The rights and obligations of the parties which by their nature would be expected to survive termination or expiration of this Agreement shall so survive; particularly but not limited to Sections 6, 7, 9, 10, 11, 12, 13, 15, 16, 17, 18, 20, 21 and 22.
22. GENERAL PROVISIONS.
(a) Complete Agreement: This License Agreement together with any schedules referred to in this Agreement, all of which are incorporated herein by reference, constitutes the sole and entire agreement between the parties. This Agreement supersedes all prior understandings, agreements, representations, and documentation relating to the subject matter of this Agreement.
(b) Modifications: Modifications and amendments to this Agreement, including any exhibit, schedule or attachment hereto, shall be enforceable only if in writing and signed by authorized representatives of both parties.
(c) Applicable law: This License will be governed by the laws of the State of Ohio and of the United States of America. Venue for the purposes of legal action shall be the courts of Delaware County, Ohio and the United States District Court for the Southern District of Ohio.
(d) Notices: All notices and other communications given in connection with this License shall be in writing and shall be deemed given as follows: When delivered personally to the recipient’s known address; Three days after being deposited in the United States mail, postage prepaid to the recipient’s address as appearing in the Purchase Agreement; or when sent by legally scanned/imaged document with signature to email address of the recipient known to the party giving notice, where the email is acknowledged via a read receipt or reply. Notice is effective upon receipt provided that a duplicate copy of the notice is promptly given by first-class or certified mail or the recipient delivers a written confirmation of receipt.
(e). Licensee may not assign or transfer any of the rights or responsibilities set forth herein without the express written consent of Licensor (which shall not be unreasonably withheld) provided, however, that Licensor may assign this Agreement, and/or any of its rights and/or obligations hereunder upon written notice to Licensee, to a successor of all, or substantially all, of Licensor’s business or assets without Licensee’s consent.
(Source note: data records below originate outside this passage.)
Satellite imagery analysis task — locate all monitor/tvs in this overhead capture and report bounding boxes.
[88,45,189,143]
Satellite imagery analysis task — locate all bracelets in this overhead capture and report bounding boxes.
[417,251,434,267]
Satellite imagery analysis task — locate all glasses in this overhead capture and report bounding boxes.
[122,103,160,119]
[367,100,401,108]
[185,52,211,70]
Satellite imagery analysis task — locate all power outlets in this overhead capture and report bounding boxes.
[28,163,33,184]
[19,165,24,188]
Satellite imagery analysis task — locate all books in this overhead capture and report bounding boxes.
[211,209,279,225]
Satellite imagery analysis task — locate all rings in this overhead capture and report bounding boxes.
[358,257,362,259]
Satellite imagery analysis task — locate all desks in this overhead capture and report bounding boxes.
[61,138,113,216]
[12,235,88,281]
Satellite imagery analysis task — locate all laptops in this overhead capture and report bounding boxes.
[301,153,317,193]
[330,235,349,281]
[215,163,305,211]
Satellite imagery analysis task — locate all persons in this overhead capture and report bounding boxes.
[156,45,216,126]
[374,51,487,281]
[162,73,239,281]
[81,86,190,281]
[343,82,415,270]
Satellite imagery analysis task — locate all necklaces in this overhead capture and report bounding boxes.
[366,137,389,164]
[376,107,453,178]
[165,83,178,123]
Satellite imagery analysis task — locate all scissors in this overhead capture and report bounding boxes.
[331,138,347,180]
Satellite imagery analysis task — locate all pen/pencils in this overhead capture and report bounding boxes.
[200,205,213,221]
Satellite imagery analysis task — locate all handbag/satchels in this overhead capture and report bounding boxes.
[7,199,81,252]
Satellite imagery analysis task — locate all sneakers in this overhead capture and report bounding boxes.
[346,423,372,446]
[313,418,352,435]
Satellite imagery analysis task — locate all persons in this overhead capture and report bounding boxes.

Any other purported attempt to do so shall be void.
(f) Licensor’s failure to exercise any of its rights hereunder shall not constitute or be deemed a waiver or forfeiture of any such rights.
(g) Each Appendix and Exhibit referred to in this Agreement is incorporated in full in this Agreement wherever a reference to it is made.
(h) This Agreement shall be binding on, and inure to the benefit of, the parties hereto and their respective heirs, legal representatives, successors and assigns.
(i) Any invalidity, in whole or in part, of any provision of this Agreement, shall not affect the validity of any other of its provisions.
(j) The terms and conditions of this Agreement replace, supersede, and shall take precedence over the terms and conditions of any previous or existing Licensor Products agreement between the parties, or shrinkwrap agreement, provided for the Licensor Products acquired for the purposes hereunder.